Solar “makers” in the South
North Carolina and South Carolina continue to gain ground as regional frontrunners
North Carolina currently leads SELC’s six-state region in rooftop solar installations, topping 35,000 according to recent U.S. Energy Information Administration data. The state first implemented a strong net metering policy in 2005 for its two biggest utilities, Duke Energy Carolinas and Duke Energy Progress. This cleared the way for steady and strong growth each of the last five years, with an additional boost from a rebate program implemented from 2017-2022. Revisions to the current net metering and rebate framework have been proposed but are still pending with state regulators.
South Carolina has led the pack in rooftop solar per capita and now exceeds 29,000 rooftop solar customers. South Carolinians benefitted from annual net metering policies which have been in place for Dominion Energy South Carolina and Duke Energy territories from 2008-2021. Additional distributed energy resource programs helped jumpstart the South Carolina market in 2015, and it’s seen strong growth ever since. New net metering policies based on time-of-use pricing were implemented at the beginning of 2022.
Virginia is catching up
While Virginia got a slower start on the rooftop solar market than the Carolinas, it is making headway, thanks in large part to the Virginia Clean Economy Act. Passed in 2020, the legislation lifted the state’s net metering program cap from 1% to 6% of the utility’s peak load forecast and included additional provisions for residents earning a lower or fixed income and nonprofits seeking to go solar. Annual net metering has also been available to most Virginians since at least as far back as 2000.
No path to widespread solar adoption can bypass the South.Jill Kysor, Senior Attorney and Leader of SELC’s Solar Initiative
Solar “brakers” in the South
Despite the clear upsides of net metering to make solar more affordable, other states and their respective utilities without customer-friendly policies in place have seen far slower adoption of solar.
Tennessee and Alabama are lagging behind
Alabama has held steady as a “braker” for the past five years due to punitive policy roadblocks, and currently only has around 500 solar customers.
Since 2013, Alabama Power has imposed some of the highest monthly fees on rooftop solar customers of any regulated utility nationwide. Every year, the average rooftop solar customer with a five-kilowatt system pays Alabama Power approximately $300 in additional fees, totaling up to more than $9,000 over a typical system’s lifespan.
Tennessee has also fallen behind, hovering under 3000 customers due to a lack of net metering and low compensation rates for the energy customers are sending back to the grid. Even worse, the compensation rate varies each month, making it nearly impossible to estimate bill savings for potential customers.
Georgia has made some progress, but missed an opportunity to expand net metering
Georgia Power credited its rooftop solar customers for the energy they produced at a very low rate until 2020, when regulators required the utility to introduce a monthly net metering program that credited customers at a much fairer rate.
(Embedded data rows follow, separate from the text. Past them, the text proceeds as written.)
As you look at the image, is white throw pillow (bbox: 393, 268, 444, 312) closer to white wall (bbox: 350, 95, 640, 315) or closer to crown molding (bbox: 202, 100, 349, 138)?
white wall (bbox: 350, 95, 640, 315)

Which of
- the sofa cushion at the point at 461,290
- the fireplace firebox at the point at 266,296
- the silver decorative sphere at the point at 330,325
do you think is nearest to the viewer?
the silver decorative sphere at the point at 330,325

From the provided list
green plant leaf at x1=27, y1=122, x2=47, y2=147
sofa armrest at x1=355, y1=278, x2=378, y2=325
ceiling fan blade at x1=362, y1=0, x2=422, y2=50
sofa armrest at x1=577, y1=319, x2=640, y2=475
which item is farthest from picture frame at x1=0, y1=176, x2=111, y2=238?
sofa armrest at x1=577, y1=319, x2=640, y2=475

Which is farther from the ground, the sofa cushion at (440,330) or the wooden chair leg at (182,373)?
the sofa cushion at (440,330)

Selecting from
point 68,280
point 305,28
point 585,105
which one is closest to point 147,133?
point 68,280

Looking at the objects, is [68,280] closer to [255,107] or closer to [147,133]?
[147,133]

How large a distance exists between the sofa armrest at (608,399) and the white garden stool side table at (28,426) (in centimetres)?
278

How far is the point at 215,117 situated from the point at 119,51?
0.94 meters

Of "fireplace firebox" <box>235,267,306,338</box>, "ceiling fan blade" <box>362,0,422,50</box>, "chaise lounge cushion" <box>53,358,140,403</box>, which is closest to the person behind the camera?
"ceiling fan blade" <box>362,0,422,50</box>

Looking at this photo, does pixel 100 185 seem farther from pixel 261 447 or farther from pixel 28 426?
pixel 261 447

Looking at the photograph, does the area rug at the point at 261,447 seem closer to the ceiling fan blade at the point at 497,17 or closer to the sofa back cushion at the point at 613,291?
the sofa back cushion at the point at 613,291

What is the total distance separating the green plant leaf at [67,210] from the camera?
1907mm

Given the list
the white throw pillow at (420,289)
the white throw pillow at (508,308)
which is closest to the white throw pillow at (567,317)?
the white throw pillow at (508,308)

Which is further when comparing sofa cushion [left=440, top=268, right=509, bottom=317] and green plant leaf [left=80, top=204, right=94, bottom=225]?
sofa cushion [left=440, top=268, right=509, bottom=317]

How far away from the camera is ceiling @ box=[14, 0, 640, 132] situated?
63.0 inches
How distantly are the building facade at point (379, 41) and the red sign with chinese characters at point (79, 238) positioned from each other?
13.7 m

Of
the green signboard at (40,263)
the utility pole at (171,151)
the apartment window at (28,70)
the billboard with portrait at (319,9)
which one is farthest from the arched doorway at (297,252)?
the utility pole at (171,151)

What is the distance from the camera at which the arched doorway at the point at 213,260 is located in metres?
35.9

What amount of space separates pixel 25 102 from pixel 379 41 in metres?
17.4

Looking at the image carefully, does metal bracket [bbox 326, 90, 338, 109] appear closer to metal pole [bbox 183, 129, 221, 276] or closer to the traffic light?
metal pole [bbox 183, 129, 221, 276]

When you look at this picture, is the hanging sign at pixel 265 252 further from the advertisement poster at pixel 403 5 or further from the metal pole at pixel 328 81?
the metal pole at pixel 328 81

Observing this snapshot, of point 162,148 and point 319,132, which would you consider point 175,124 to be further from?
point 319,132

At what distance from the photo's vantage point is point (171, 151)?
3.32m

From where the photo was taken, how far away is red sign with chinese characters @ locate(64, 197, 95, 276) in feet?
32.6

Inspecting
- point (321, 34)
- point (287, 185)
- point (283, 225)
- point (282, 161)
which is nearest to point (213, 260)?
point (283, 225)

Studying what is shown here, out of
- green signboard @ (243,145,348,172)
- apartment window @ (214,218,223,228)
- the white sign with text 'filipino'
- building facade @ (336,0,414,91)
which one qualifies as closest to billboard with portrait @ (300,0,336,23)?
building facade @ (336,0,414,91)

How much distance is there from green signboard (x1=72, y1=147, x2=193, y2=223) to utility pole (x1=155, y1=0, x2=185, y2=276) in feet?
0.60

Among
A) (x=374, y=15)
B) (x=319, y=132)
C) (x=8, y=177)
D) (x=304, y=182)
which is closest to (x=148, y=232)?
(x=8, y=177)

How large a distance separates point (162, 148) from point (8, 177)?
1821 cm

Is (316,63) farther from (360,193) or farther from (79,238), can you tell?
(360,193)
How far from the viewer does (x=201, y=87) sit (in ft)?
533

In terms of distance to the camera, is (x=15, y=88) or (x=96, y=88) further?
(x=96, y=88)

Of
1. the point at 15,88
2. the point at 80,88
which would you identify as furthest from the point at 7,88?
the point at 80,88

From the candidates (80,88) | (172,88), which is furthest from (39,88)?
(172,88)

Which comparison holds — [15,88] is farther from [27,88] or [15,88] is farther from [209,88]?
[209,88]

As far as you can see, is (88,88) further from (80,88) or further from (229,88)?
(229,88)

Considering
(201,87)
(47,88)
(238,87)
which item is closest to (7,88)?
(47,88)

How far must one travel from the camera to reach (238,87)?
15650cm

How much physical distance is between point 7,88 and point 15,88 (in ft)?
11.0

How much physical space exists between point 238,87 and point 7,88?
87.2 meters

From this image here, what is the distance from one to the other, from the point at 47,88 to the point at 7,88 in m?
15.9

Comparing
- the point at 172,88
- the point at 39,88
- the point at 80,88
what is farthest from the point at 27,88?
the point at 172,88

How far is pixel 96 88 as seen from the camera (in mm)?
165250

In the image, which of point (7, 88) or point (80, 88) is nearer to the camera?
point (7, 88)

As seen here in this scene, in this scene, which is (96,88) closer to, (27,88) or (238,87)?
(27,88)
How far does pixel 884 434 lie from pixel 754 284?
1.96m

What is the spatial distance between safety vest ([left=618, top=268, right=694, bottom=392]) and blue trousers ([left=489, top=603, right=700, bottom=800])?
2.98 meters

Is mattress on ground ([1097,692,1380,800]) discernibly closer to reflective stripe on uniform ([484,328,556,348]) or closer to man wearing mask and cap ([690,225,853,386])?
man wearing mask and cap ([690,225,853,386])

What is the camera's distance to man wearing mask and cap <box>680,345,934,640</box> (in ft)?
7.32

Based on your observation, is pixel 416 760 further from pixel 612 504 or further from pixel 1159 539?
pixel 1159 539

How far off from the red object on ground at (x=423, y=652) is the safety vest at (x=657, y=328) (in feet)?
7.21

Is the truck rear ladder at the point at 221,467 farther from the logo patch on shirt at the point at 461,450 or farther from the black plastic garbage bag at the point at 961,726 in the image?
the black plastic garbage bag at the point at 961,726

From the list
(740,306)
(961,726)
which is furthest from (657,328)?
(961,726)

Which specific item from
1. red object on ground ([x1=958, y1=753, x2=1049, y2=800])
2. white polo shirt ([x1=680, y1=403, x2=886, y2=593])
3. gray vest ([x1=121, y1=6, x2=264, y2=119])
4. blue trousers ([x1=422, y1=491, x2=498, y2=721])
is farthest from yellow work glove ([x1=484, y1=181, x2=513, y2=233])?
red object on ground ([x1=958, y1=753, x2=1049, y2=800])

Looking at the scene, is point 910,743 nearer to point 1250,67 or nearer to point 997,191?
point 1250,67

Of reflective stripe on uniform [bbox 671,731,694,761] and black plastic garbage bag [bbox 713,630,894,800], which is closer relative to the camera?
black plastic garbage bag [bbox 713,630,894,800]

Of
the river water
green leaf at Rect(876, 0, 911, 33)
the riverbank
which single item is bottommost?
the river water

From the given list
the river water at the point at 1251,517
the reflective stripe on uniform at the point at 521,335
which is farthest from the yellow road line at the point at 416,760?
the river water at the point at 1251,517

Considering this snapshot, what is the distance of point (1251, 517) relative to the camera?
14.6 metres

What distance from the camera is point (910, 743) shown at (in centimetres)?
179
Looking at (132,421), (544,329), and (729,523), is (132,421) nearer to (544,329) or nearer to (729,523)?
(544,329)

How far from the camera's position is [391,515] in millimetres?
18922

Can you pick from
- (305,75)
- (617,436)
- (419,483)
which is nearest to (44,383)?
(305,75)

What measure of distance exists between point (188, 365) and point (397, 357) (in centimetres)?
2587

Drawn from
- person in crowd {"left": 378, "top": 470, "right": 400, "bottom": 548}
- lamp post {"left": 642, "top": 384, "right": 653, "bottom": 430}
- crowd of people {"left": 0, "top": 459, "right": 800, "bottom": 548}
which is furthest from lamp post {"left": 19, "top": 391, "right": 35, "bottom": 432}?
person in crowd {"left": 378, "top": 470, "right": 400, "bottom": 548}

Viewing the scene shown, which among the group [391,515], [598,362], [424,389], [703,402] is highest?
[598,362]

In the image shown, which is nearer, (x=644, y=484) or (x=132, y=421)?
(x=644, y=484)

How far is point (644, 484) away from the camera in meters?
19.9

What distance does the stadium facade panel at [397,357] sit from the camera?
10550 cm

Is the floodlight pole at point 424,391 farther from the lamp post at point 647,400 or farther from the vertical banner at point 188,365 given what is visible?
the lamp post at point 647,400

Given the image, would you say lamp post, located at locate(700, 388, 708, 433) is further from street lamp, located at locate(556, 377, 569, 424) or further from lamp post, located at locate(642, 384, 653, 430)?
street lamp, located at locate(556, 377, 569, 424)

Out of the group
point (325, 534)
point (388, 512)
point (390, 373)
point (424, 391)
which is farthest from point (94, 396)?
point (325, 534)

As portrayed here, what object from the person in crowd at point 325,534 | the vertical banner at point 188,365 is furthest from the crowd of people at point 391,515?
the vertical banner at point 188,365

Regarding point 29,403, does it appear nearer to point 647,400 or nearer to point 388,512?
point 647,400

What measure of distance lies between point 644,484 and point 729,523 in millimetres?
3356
But there was a catch: the program only had 5,000 spots for more than 2.5 million Georgia Power customers.
The net metering program was so popular that it filled up in less than two years. Customers who were not part of it received only about a quarter of the value they would have under the monthly net-metering program. This week, utility regulators voted against expanding the popular net metering program and instead adopted new solar export rate that falls just below 7 cents per kilowatt hour. While the new policy offers a slight improvement on the existing rock bottom rates, regulators missed an opportunity to do more. Without net metering, Georgia is likely to continue lagging behind neighbors like the Carolinas when it comes to rooftop solar growth.
As utilities and state regulators remain the central “makers” or “brakers” of solar across the sunny South, SELC will continue to advocate for better policies to support customers to make energy decisions on their own properties and lower their monthly bills, and to promote the long-term economic benefits and local job creation for communities regionwide.